On Oct. 21's "Closing Bell," Maria Bartiromo reported the results of a "stunning" CNBC poll ("this of course was an unscientific poll") asking whether or not Sebelius should be fired. Then Bartiromo invited two panelists -- conservative Dean Clancy from Freedomworks, and former insurance regulator Jay Angoff -- to discuss the fact that 85 percent of CNBC website poll-answerers think Sebelius should go. Bartiromo did not particularly try to hide her opinion. Her first question: "Jay, three weeks of the exchange glitches, you really believe no blame should be put on Sebelius?"
Clancy argued that Sebelius should resign, and Bartiromo never disagreed with him. Indeed, she nearly endorsed his argument:
Clancy: "If Sebelius cannot even answer basic questions by the end of her first testimony to Congress, she should offer her resignation."
Bartiromo: "Well, that's a good point! Because, you know, it goes beyond the glitches."
This is an interesting exchange! (And it's not the only one -- similar discussions have happened on "Closing Bell" and on CNBC numerous times over the last month.) Honestly, I don't entirely disagree. I think HHS Secretary Kathleen Sebelius should probably resign, especially after she accepted full responsibility for the terrible rollout of the ACA. (She can't resign, unfortunately, because Republicans would block her replacement, but that's a different question from whether or not she should.) She isn't directly personally to blame for the website not working, but HHS and the ACA are her responsibilities, and she clearly didn't manage this effectively.

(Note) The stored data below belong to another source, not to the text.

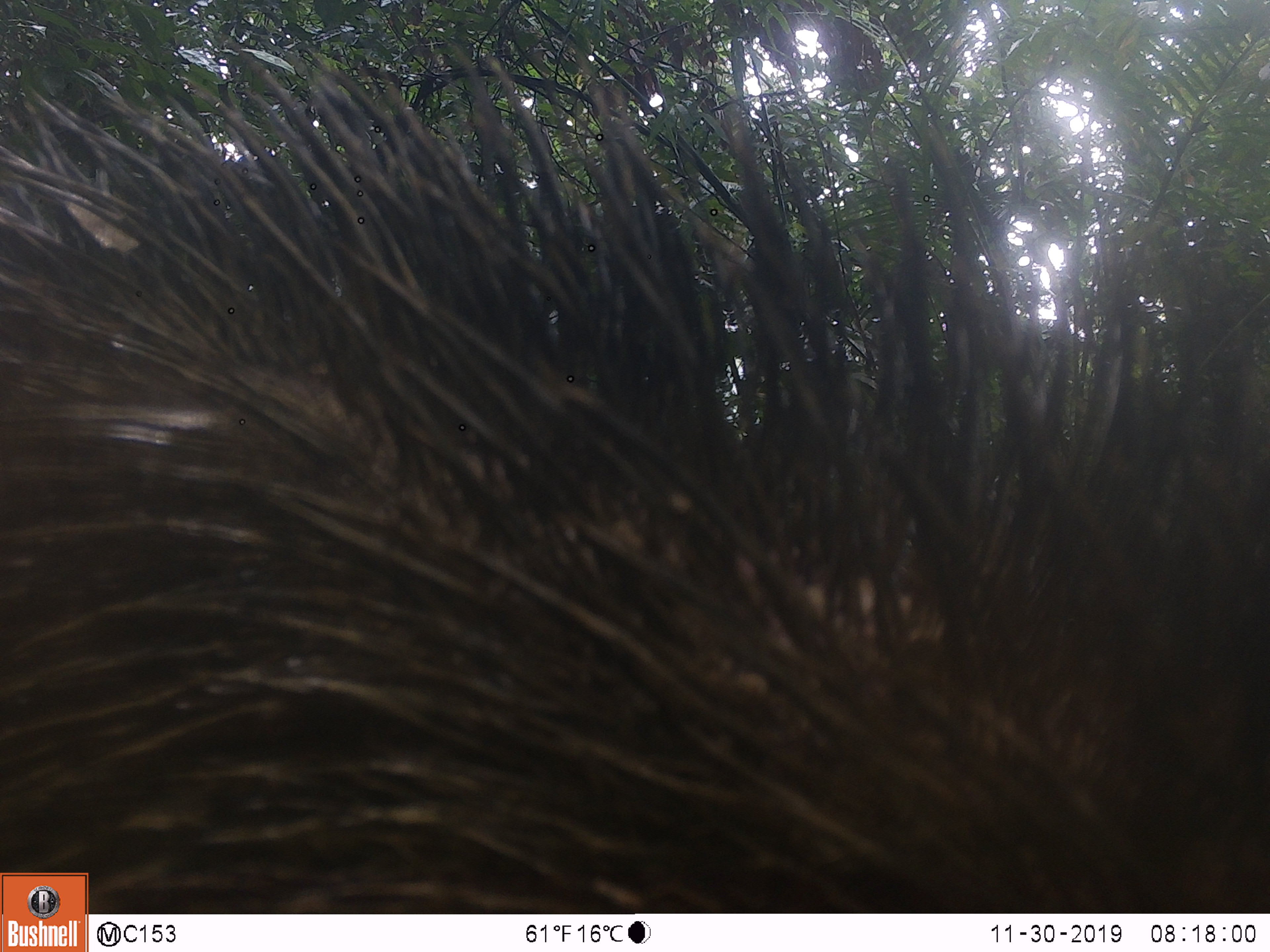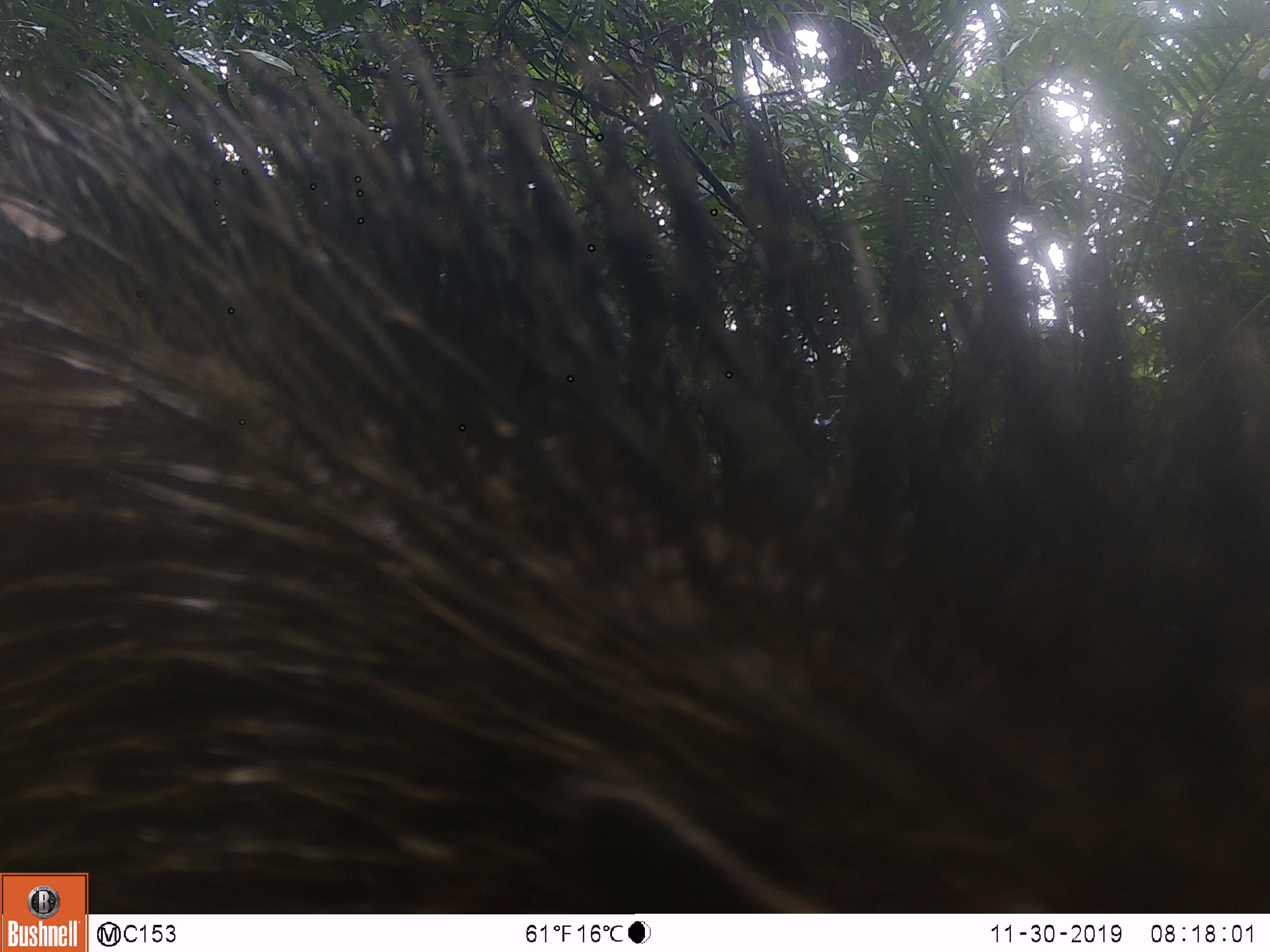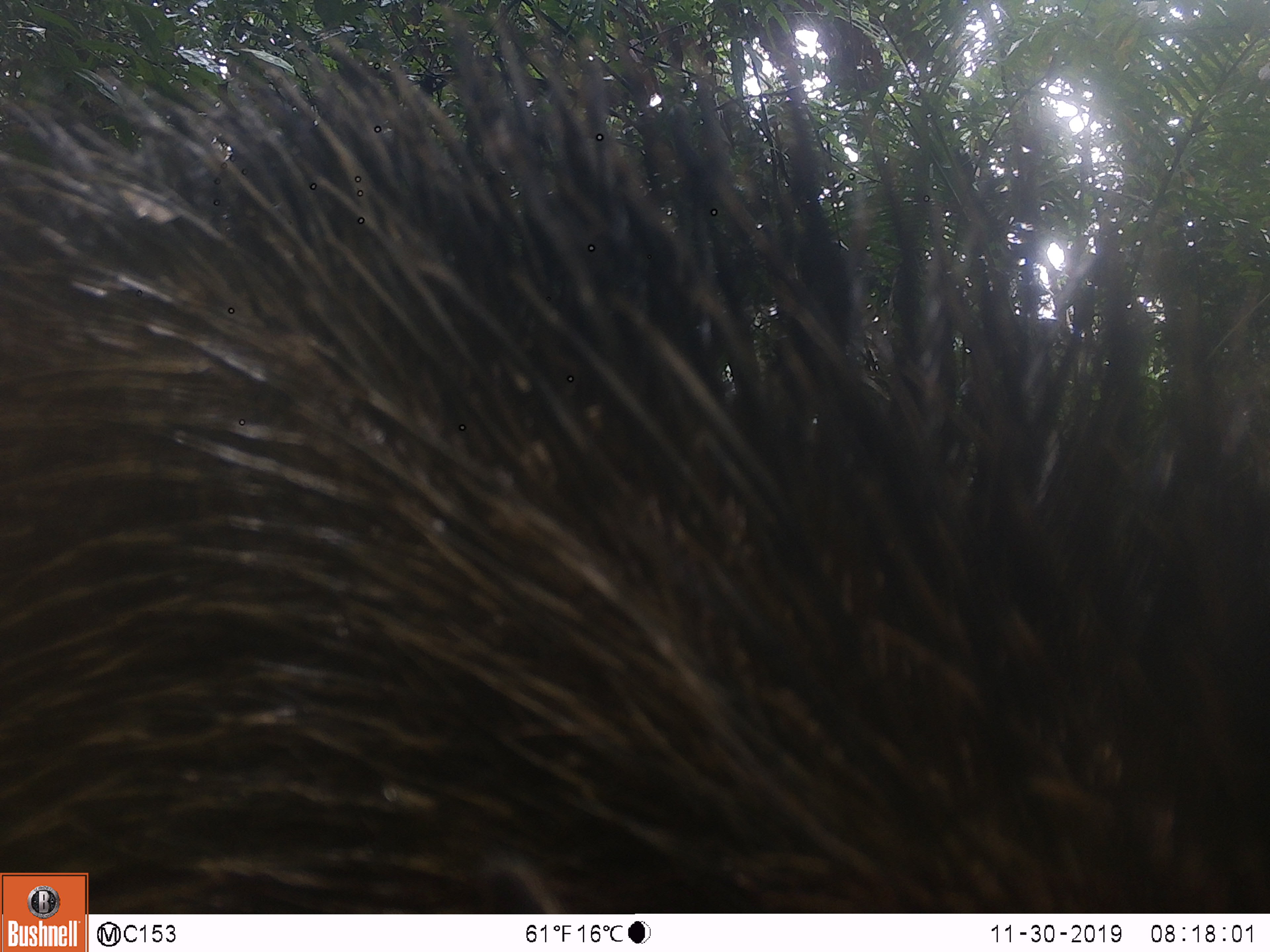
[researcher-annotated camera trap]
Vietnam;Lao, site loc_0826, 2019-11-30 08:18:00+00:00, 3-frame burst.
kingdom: Animalia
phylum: Chordata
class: Mammalia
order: Artiodactyla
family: Suidae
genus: Sus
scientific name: Sus scrofa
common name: eurasian wild pig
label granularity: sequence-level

That's why this is interesting: Because CNBC anchors and pundits, and Maria Bartiromo in particular, are not always so receptive to the argument that the head of an organization should be held responsible when that organization fouls up in a major way. As you may recall, not long ago I was on CNBC, to discuss JPMorgan Chase, and its CEO, Jamie Dimon. JPMorgan Chase has been under investigation by the government for a laundry list of violations of securities laws. It was, at the time, negotiating a massive fine -- predicted to be the largest in the history of financial regulation -- for unsavory behavior in the lead-up to the financial crisis. Fines and legal bills soon led to JPMorgan's first quarterly loss in nearly a decade. My argument was simple: Jamie Dimon should resign, or be ousted, because he is clearly not managing his bank effectively.
That argument was considered insane. And it was considered insane not just by the other person in my little TV argument, who was invited on specifically to be pro-Dimon, but by Bartiromo herself, and also the other guy who was hosting at the time. Dimon was, they argued, not to blame for the activities the government was investigating, and, more important, his record as CEO has been stellar once you get past all the crime and fraud.
The failure of Healthcare.gov is a mess, but it's not a crime. It could still yet be fixed by the end of this month, and if it is, no one will have been bankrupted or foreclosed on because the site didn't work at first. If this is a fireable offense, Jamie Dimon should've been fired a dozen times by now. But on CNBC, the financial sector is held to a very different standard of conduct and competence than the government, because the financial industry's pursuit of profit by any means necessary is considered morally superior -- indeed, it's just about the height of human endeavor -- to the goal of using the government to help citizens gain access to needed services.